So: Orthogonality holds.

Representing Differentiation as a Linear Transformation

We interpret the derivative operator \(T(u) = \frac{du}{dx}\) as a linear transformation between function spaces.

Derivative via Linearity

Let the function be:

\(u(x) = 6 - 4x + 3x^2\)

We decompose this function into a linear combination of the basis:

\( u(x) = 6 \cdot 1 + (-4) \cdot x + 3 \cdot x^2\)

Here, \(\{ 1, x, x^2 \}\) form a basis for the space of quadratic polynomials, \(V = \text{span}(1, x, x^2)\) , which is 3-dimensional.

We define a linear operator:

\(T(u) = \frac{du}{dx}\)

By linearity, we apply the derivative to each term individually:

\(\frac{du}{dx}\) = \(6.\cdot \frac{d}{dx}(1) - 4 \cdot \frac{d}{dx}(x) + 3 \cdot \frac{d}{dx}(x^2) = 6 \cdot 0 - 4 \cdot 1 + 3 \cdot 2x = -4 + 6x\)

This reinforces the idea that the derivative operator is linear:

Thus, once we know the derivatives of the basis functions, we can derive any function in the space by a linear combination of those derivatives.

Matrix Representation of the Derivative

Choose the basis:

• Input basis \(\{ 1, x, x^2 \} \)

• Output basis \(\{ 1, x\}\)

Now we express the transformation \(T(u) = \frac{du}{dx}\) as a matrix \(A\) such that:

\(T(u) = A u \)

We compute \(T\) on each basis vector of the input:

\(T(1) = 0 \)

\(T(x) = 1 \)

\(T(x^2) = 2x\)

Now express each result in terms of the output basis \(\{ 1, x\}\)

So the matrix \(A\) representing \(T\) is:

\[A = \begin{bmatrix} 0 & 1 & 0 \\\\ 0 & 0 & 2 \end{bmatrix}\]

Apply this to the coefficient vector of \(u(x) = a + b x + c x^2\)

\[\begin{bmatrix} 0 & 1 & 0 \\\\ 0 & 0 & 2 \end{bmatrix} \begin{bmatrix} a \\\\ b \\\\ c \end{bmatrix} = \begin{bmatrix} b \\\\ 2c \end{bmatrix} => b + 2cx\]

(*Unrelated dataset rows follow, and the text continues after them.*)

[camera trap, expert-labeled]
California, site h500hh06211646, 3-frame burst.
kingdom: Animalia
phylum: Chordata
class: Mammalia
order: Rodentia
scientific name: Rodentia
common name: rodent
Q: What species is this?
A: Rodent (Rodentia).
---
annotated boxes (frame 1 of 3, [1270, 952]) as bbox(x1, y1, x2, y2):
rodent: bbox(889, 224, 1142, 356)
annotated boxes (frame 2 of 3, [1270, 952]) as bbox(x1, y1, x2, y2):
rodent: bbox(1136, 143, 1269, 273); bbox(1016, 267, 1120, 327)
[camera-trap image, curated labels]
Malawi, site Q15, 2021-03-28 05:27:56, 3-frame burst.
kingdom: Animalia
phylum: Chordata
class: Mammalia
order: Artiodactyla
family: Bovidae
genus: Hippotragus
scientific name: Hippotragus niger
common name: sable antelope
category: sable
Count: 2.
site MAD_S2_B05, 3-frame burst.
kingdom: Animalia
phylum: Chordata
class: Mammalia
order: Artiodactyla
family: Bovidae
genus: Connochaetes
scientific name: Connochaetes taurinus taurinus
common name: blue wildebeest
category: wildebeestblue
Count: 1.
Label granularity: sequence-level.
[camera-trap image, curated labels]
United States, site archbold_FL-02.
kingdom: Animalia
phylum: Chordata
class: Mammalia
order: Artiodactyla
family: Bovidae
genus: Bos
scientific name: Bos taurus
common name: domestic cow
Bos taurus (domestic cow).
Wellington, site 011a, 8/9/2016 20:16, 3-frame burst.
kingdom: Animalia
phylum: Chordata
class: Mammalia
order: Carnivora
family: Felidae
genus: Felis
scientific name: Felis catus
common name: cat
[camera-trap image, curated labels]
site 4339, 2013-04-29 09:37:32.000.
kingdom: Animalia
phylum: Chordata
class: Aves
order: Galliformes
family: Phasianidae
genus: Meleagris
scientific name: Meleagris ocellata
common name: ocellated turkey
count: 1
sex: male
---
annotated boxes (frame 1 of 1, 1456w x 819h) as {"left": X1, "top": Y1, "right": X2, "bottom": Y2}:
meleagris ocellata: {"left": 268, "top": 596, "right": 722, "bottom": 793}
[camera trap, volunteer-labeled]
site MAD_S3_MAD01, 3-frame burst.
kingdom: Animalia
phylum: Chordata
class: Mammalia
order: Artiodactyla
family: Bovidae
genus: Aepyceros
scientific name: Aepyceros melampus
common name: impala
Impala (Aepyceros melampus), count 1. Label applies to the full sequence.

Moments of a Linear (Affine) Transformation

Suppose a random vector \(x \in \mathbb{R}^n\) has a mean \(\mu = \mathbb{E}[x]\) and covariance matrix \(\Sigma = \text{Cov}[x]\)

Now consider an affine transformation:

\(y = Ax + b\)

where:

\(A \in \mathbb{R}^{m \times n}\) is a matrix (linear part),

\(b \in \mathbb{R}^m\) is a bias vector (translation),

\(y ∈ ℝᵐ\) is the transformed output.

Mean of the Transformed Variable

The expected value (mean) of y is:

\(E[y] = E[Ax + b] = A E[x] + b = A \mu + b\) ( 2.1 )

For any random vector \(x\), and constant matrix \(A\), and constant vector \(b\), we have:

\(E[Ax] = A E[x]\) , \(E[b] = b\)

by definition

\(E[y]=E[Ax+b]\)

then we apply linearity

\(E[Ax+b]=E[Ax]+E[b]\)

then pulling out constants

\(E[Ax]=AE[x],E[b]=b\)

\(⇒E[y]=AE[x]+b\)

let \(μ=E[x]\). Then:

\(E[y]=Aμ+b\)

This is the transformed mean vector of the random variable \(y\) under the affine transformation.

Equation (2.1) follows from the linearity of expectation, which holds regardless of the distribution of x.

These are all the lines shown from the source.